**Estratto selezionato**
━━━━━━━━━━━━━━━━━━━━━━━━━━━━━━
Non ci hanno insegnato che le tragedie ricorrono? Ciò che ricorre ancora più spesso è la possibilità. L’occasione. La casualità. Le fondamenta gettate, le condizioni create, le stelle allineate, la massa critica raggiunta. A quel punto può succedere tutto e il contrario di tutto. L’errore imperdonabile di una generazione diventa l’atto di grazia della successiva. Lo scampato pericolo di una generazione diventa il passo falso della successiva. Il lamento epico di una generazione diventa l’intermezzo comico della successiva. La riconciliazione di una generazione diventa la frattura della successiva. Gli stessi fili riaffiorano di continuo, ma il tessuto è fatto di deviazione, tassellazione, trasformazione. Nessun disegno viene mai riprodotto alla lettera.
Leah Hager Cohen ci presenta una composita, ramificata famiglia ebrea, i Blumenthal: due genitori ultraquarantenni, Bennie e Walter, i loro figli, la zia Glad, ultima superstite della generazione precedente, e poi il fratello e la sorella di Bennie, i nipoti.
━━━━━━━━━━━━━━━━━━━━━━━━━━━━━━
**Voci elencate in un dataset**
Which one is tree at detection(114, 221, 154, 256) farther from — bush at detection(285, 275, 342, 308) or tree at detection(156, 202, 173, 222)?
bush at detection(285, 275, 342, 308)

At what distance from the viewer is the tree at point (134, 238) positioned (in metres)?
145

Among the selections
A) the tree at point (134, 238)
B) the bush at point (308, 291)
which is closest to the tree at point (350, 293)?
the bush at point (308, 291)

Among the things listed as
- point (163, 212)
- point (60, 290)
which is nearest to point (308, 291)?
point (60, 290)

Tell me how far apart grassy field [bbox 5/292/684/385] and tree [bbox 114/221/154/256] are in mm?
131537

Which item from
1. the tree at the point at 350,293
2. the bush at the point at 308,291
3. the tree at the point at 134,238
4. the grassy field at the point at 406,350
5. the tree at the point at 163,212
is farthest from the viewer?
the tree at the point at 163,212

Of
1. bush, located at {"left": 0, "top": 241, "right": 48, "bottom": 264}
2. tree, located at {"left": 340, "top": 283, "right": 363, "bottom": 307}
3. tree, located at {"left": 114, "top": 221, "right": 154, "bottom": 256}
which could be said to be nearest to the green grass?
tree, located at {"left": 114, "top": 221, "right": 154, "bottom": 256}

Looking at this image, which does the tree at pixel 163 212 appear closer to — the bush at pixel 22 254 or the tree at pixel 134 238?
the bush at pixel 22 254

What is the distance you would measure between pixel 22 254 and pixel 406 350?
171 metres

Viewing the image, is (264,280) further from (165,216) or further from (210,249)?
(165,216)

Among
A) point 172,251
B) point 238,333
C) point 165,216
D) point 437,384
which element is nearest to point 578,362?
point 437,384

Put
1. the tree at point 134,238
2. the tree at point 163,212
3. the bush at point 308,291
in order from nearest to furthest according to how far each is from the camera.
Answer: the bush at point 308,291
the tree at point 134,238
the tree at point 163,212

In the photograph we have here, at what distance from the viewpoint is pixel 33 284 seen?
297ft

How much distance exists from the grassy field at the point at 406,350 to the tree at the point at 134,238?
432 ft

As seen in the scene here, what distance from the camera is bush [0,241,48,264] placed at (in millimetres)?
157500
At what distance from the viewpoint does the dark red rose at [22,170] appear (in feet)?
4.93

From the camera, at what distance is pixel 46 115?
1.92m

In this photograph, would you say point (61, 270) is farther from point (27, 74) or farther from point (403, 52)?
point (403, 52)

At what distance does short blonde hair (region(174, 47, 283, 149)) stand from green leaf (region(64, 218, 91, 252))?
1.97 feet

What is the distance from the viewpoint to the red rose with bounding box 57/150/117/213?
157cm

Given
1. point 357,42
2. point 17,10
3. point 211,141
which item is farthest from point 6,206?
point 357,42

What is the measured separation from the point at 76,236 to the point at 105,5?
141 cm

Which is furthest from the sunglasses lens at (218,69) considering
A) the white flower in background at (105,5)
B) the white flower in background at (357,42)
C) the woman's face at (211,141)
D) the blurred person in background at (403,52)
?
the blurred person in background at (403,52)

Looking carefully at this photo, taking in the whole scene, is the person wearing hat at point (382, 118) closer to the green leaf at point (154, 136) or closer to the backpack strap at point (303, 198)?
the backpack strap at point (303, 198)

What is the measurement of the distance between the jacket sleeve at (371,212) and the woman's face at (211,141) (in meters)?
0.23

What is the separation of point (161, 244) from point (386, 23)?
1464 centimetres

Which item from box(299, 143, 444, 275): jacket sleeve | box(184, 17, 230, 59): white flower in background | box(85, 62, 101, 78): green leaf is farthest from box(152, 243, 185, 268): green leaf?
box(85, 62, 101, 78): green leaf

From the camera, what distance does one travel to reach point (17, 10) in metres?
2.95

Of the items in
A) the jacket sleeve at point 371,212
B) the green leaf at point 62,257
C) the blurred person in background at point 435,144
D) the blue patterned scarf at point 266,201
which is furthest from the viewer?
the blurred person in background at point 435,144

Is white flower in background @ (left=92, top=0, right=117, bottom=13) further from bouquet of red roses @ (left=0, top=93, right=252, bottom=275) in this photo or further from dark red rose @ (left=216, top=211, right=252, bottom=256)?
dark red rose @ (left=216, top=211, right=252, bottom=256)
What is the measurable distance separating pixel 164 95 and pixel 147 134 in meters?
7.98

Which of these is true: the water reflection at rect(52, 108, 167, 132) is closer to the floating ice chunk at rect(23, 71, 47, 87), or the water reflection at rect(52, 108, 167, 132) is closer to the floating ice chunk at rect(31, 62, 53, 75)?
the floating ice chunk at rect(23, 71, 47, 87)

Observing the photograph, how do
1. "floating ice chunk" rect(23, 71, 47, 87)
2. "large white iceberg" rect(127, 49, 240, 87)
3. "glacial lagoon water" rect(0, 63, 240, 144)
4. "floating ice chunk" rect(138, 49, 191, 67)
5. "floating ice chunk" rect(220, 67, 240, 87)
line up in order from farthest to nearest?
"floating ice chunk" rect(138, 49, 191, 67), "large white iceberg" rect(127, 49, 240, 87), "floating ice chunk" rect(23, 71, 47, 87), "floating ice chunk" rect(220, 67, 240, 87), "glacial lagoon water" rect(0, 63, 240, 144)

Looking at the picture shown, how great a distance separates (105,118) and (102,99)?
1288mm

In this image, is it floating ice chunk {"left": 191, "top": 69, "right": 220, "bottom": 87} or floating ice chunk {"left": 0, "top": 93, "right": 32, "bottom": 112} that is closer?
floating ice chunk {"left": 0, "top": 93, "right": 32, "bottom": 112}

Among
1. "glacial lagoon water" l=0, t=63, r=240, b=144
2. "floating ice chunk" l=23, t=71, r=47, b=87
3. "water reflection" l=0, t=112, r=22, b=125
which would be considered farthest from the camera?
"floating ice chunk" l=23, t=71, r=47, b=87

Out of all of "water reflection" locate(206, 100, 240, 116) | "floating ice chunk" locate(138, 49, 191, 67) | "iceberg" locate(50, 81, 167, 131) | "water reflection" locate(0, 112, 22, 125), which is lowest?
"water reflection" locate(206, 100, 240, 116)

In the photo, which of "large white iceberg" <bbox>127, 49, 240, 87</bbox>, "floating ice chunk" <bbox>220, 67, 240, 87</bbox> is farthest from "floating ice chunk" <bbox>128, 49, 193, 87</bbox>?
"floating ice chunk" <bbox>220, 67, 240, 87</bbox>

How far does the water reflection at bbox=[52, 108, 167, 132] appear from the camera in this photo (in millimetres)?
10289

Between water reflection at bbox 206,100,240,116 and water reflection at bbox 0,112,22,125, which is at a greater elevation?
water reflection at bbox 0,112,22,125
━━━━━━━━━━━━━━━━━━━━━━━━━━━━━━
**Elenco dei compiti**
1 - Rispondi a queste domande sull'estratto dedicato ai Blumenthal:
(a) Che cosa ricorre ancora più spesso delle tragedie?
(b) Di che famiglia si tratta?
(c) Chi è la zia Glad?
2 - Scrivi il seguito dell'estratto sui Blumenthal, cominciando dopo la sua ultima frase.
Le voci provengono da un'altra fonte.

**Risultati attesi**
1 -
(a) La possibilità.
(b) Una famiglia ebrea composita e ramificata, i Blumenthal.
(c) L'ultima superstite della generazione precedente.

2 -
Clem, la maggiore dei ragazzi Blumenthal, si sposa. Sposa la ragazza che ama, Diggs, nera e non ebrea, che ha conosciuto al college. Ma questo non sconvolge la sua famiglia. La caotica casa di Rundle Junction, con le sue storie stratificate, piena di problemi strutturali, accoglie una variopinta moltitudine di invitati, di amici delle ragazze. È una festa a sorpresa, quella che Clem sta organizzando, e le sorprese non mancheranno. Ci saranno anche sorprese ulteriori, diverse da quelle architettate da Clem.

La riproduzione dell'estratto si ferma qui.